I'm sure there are other ladies on here who will be better able to advise you on the treatments you are on.

Take care,

Sophie

Sunnydrinking profile image
Sunnydrinking

Hi

I’m currently in a similar to you. I was diagnosed with widespread mets, to liver, bone & lung following a fall in April 2018 where I fractured my humorous.

I started palbociclib & letrozole in July 2018 & added Denosumab from January 2019.

I had been doing really well with minimal side effects however a recent CT scan at the end of May has indicated there could be progession in the liver & also an under arm lymph node.

I had my MRI scan on Friday & I’m due at ultrasound & underarm biopsy on Wednesday.

The biopsy should indicate if my type of MBC has remained the same & also possibly indicate best treatment options.

It’s then an anxious wait for the results and worrying what the next treatment will be .... I’ve never had chemo or radiotherapy & I’m scared of both & really want to avoid if possible ..... but I do love life and want to live as long as possible but with quality of life.

I’ve researched all the possible next treatment options and will have to wait and see.

Any advice would be welcome - even a virtual hug please - it’s a challenging time for me!

On a brighter note, Teddy our little dog is 2 today and we are having round for a social distanced bbq probably in the rain 😂

I’m putting on a brave face but I’m hurting, I was widowed at age 43, losing my husband to sarcoma in July 2007, just after losing my dad to bowel cancer. I am happily married again and now all this ... we’ve been enjoying a fun life, I don’t want to be a burden - I don’t have any children ....

So sorry to go on and on - not really like me.

I wish all you ladies in a similar situation all the very best and at least we can share information and try and support each other. We totally understand how it feels.

Jo xx

Teddielottie profile image
Teddielottie in reply to Sunnydrinking

Hope you have a good day today ! And happy birthday to your Teddy ( we used to have a lovely King Charles called Teddie !) . Fingers crossed for some dry weather today for your social distancing barbie ! x 🤗

mariootsi profile image
mariootsi in reply to Sunnydrinking

Sending many hugs Jo!

Wildcat1 profile image
Wildcat1 in reply to Sunnydrinking

Sending hugs today. Treatments will be figured out and all we can do is hope they keep us going with a good quality of life.

8576 profile image
8576 in reply to Sunnydrinking

Sending lots of hugs. Don't worry about going on and on. This is the place to do it. We all understand. I think it helps to read about others feelings at different stages. Helps me anyhow. So sorry for all your losses and sorrows. You are brave though and soldier on. That is great.
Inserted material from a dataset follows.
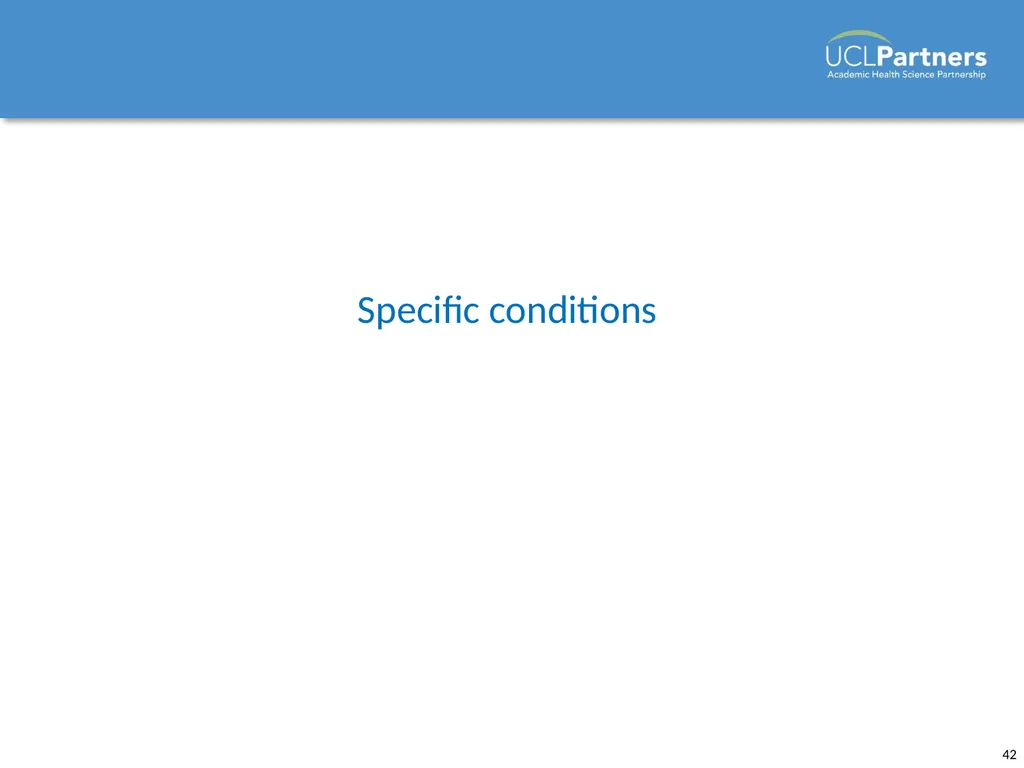 UCLPartners
Academic Health Science Partnership

Specific conditions

42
In January of this year, after 10 yrs. of breast cancer I had my breast plus lymphs removed. It was causing problems. I am so happy about this even though I know I still have BC in my hip and may have progressed to my left lung. I think, for me, it was good to have this large tumor removed. I hope it helped me in my battle.

Cheers, June S.

Arisgram profile image
Arisgram

I'm sorry about your news. This is a rollercoaster....and your riding it in silence in regard to your daughter. What a devoted mom you are! I do hope you have a close circle giving you support.
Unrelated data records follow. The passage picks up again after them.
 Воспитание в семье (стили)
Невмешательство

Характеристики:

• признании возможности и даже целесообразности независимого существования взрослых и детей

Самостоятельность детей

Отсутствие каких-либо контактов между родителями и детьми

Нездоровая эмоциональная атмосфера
I'm in your same boat. Dx in Feb 2019, progression in spine in November. Now, a spot on my liver. I'm so disappointed and frightened. I'll find out Wednesday the next course of treatment.

I hope your new therapy works wonders, and you are able to enjoy your daughter's senior year! What fun that is!
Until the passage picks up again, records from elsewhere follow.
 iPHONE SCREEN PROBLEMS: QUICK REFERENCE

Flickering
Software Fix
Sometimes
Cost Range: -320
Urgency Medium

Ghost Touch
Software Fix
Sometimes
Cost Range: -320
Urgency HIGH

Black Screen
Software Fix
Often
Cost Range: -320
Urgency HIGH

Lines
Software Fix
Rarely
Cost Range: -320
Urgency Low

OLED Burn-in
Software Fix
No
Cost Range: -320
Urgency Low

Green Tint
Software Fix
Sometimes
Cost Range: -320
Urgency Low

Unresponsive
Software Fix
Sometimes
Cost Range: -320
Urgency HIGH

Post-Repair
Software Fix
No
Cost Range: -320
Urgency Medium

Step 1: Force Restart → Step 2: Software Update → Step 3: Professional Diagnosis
Please let us know how you're doing. I've got my fingers crossed for you!

Andi

flowersinherhair profile image
flowersinherhair

Bless you. I know how u feel about the senior year thing. I was bald for my youngest sons senior events but I had a wig and was able to attend everything without embarrassment. I have different treatment than you but I pray your results are great. Are you a KY Wildcat? I live in KY.